The task
Reproduce every line from the one containing "糖***）瓷片哈哈哈哈哈姐姐好" down to the one containing "TN-396BK TN-396C TN-396M", substituting "toner" for "トナー" and leaving everything else unchanged. Omit the pictures from your answer.

Recorded data
Segment Open
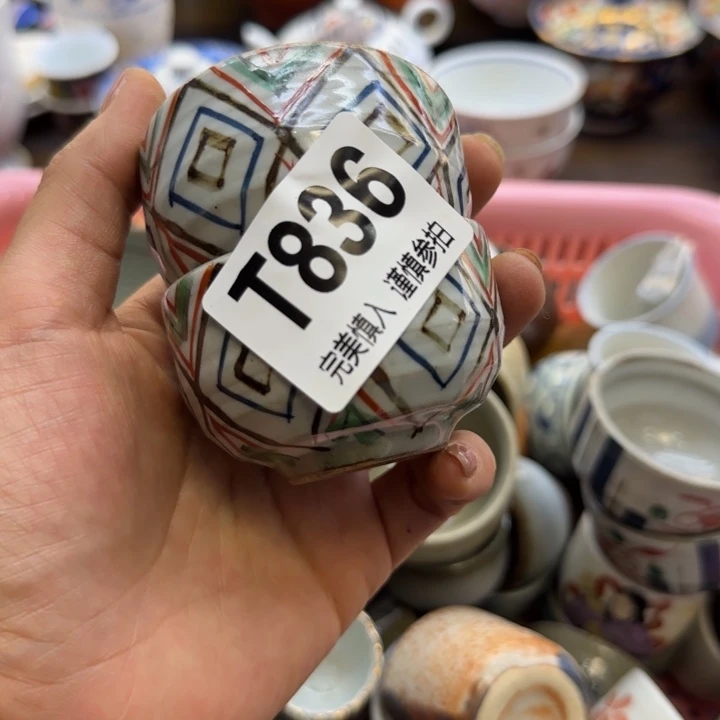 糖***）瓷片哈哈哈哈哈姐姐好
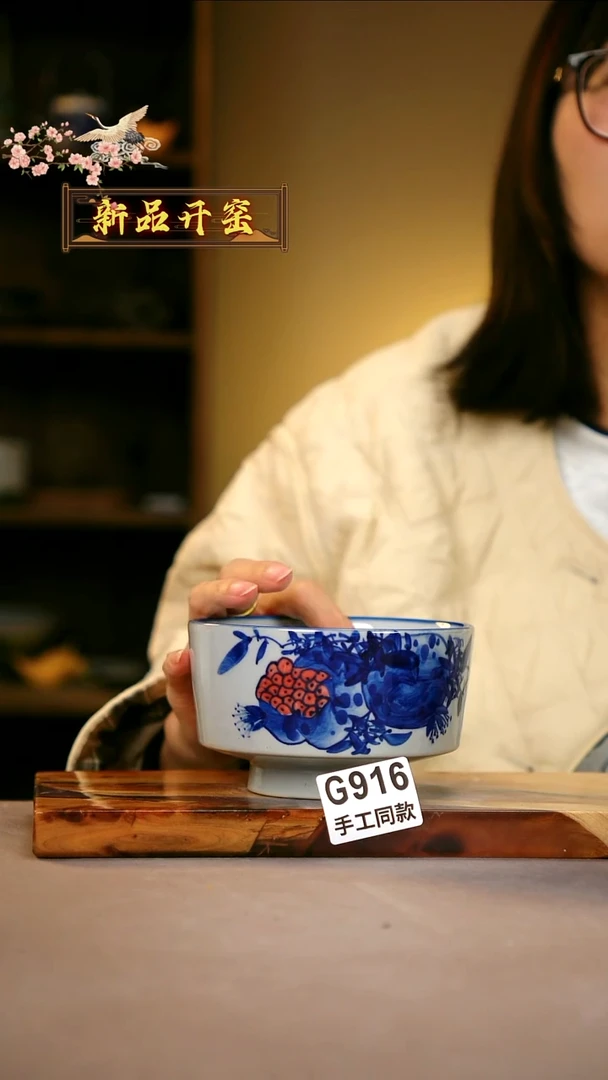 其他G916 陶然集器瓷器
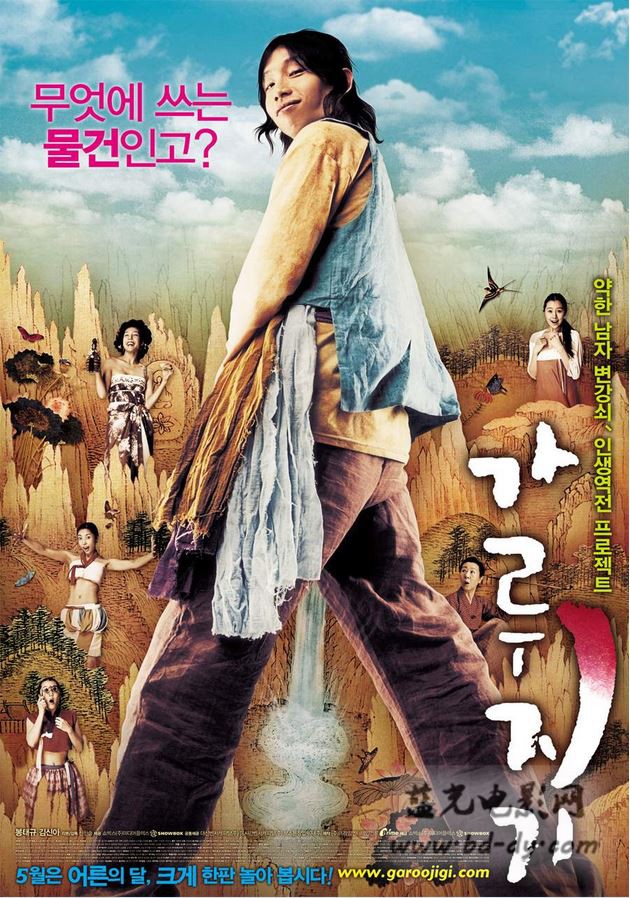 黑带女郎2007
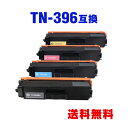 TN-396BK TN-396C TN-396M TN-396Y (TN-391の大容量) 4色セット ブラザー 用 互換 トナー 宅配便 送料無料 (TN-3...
Segment Closed
Segment Open
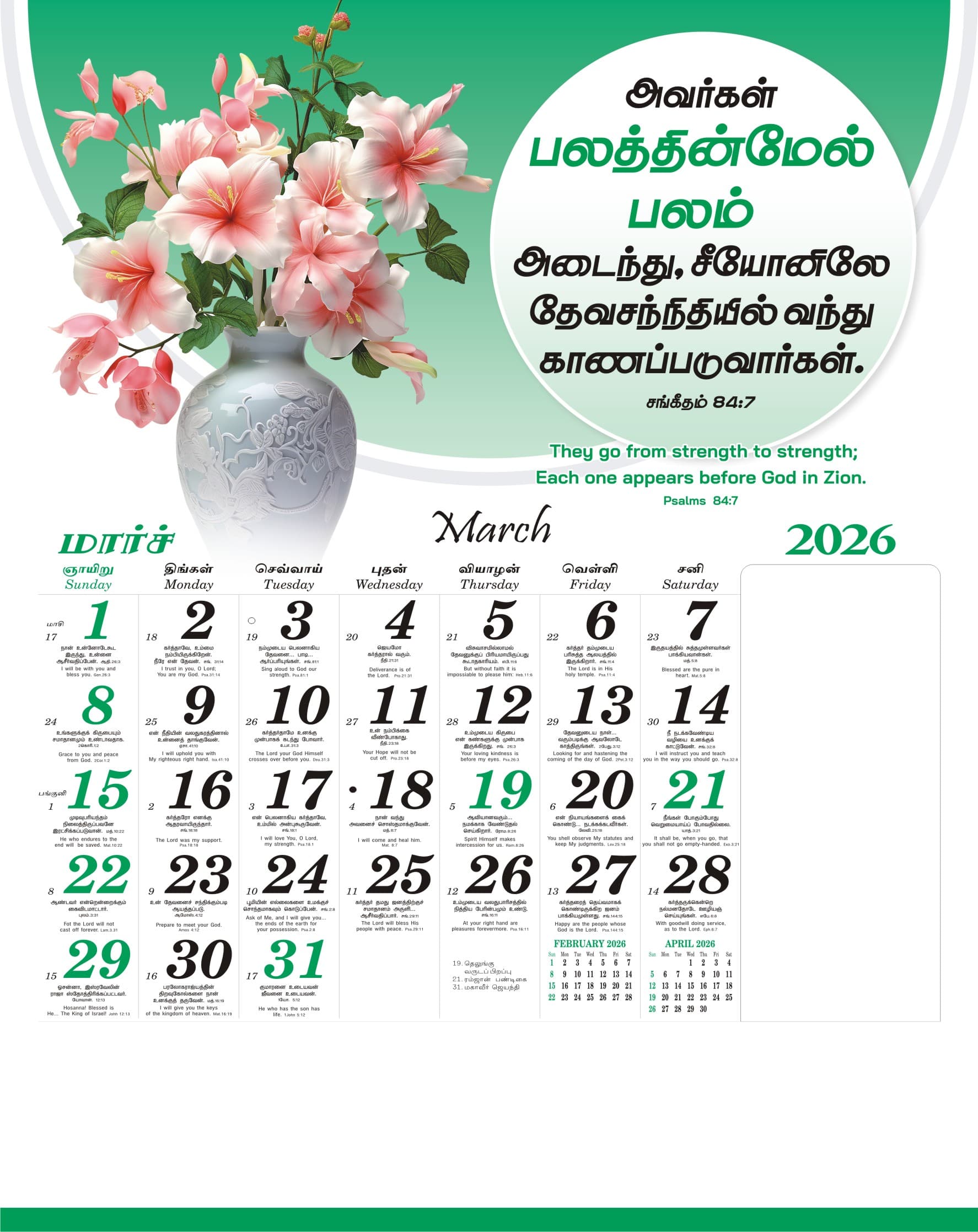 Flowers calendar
Segment Closed
Solution for this task
 糖***）瓷片哈哈哈哈哈姐姐好
 其他G916 陶然集器瓷器
 黑带女郎2007
 TN-396BK TN-396C TN-396M TN-396Y (TN-391の大容量) 4色セット ブラザー 用 互換 toner 宅配便 送料無料 (TN-3...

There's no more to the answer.